Telemetry User Manual

The cloudmesh.ai.common.telemetry module provides a standardized way to record and emit performance metrics, system state, and event data during the execution of AI workloads. This data is essential for benchmarking, debugging, and monitoring the efficiency of AI models.

Overview

The Telemetry class acts as the primary interface for recording data. It supports emitting metrics to various backends (such as JSONL files or SQLite databases), allowing for both real-time monitoring and post-hoc analysis.

Key Features

Flexible Metric Emission: Record scalar values, dictionaries of metrics, and status updates.
Automatic Context Capture: Automatically captures system information (CPU, GPU, RAM) and user context when emitting telemetry.
Pluggable Backends: Support for multiple storage formats to balance between performance (JSONL) and queryability (SQLite).
Async Support: Designed to work within asynchronous workflows common in AI service implementations.

Usage Guide

Basic Telemetry Emission

To record a metric, instantiate the Telemetry class and use the emit method.

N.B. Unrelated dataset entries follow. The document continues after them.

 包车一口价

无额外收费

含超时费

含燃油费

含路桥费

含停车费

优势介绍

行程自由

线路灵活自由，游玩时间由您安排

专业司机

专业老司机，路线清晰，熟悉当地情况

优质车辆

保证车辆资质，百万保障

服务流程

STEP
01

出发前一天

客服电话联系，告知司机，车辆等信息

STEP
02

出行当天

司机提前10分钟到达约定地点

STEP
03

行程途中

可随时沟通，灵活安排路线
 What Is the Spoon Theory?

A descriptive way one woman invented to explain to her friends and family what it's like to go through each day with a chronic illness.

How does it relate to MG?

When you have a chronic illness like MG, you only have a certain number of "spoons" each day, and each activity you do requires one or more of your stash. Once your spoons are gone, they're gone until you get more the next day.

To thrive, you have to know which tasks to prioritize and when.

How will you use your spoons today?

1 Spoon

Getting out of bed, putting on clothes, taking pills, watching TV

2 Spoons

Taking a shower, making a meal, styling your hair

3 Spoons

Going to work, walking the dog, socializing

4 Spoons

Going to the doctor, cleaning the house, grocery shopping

from cloudmesh.ai.common.telemetry import Telemetry

t = Telemetry()

# Emit a simple metric
t.emit(metric="inference_latency", value=0.125, status="completed")

# Emit multiple metrics at once
t.emit(metrics={"tokens_per_sec": 45.2, "gpu_util": 88}, status="completed")

Recording Events

Events are used to mark specific milestones in a process (e.g., "model_loaded", "request_received").

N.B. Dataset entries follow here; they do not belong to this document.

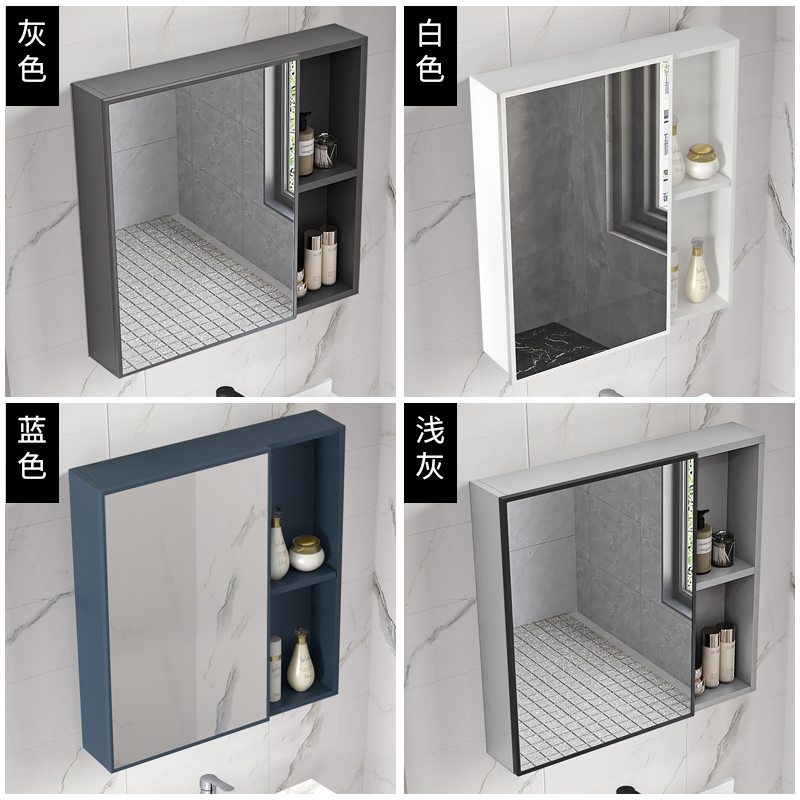 灰色

白色

蓝色

浅灰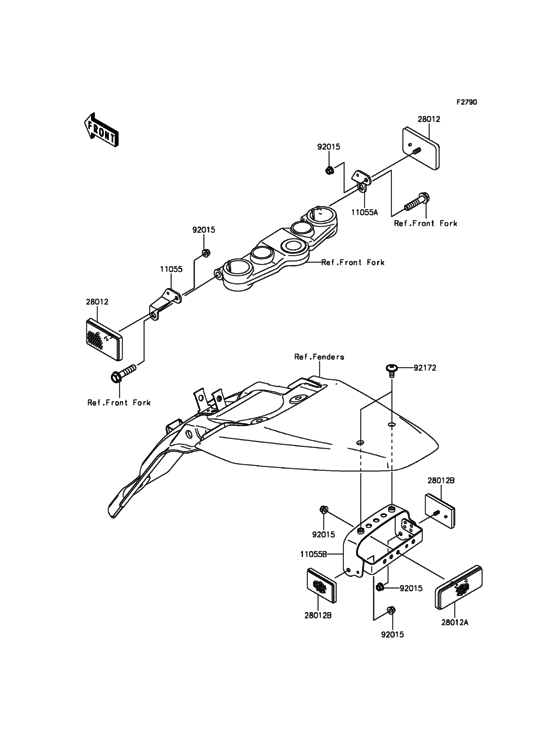 F2790

FRONT

28012

92015

11055A

Ref.Front Fork

92015

11055

Ref.Front Fork

28012

Ref.Front Fork

Ref.Fenders

92172

28012B

92015

11055B

92015

28012B

92015

28012A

from cloudmesh.ai.common.telemetry import Telemetry

t = Telemetry()
t.emit(event="model_load_start", status="started")
# ... load model ...
t.emit(event="model_load_end", status="completed")

Configuring the Backend

You can specify where the telemetry data should be stored.

from cloudmesh.ai.common.telemetry import Telemetry

# Store telemetry in a SQLite database for easier querying
t = Telemetry(backend="sqlite", path="telemetry.db")
t.emit(metric="accuracy", value=0.92)

API Reference

Refer to the auto-generated API documentation for detailed method signatures and backend configuration options.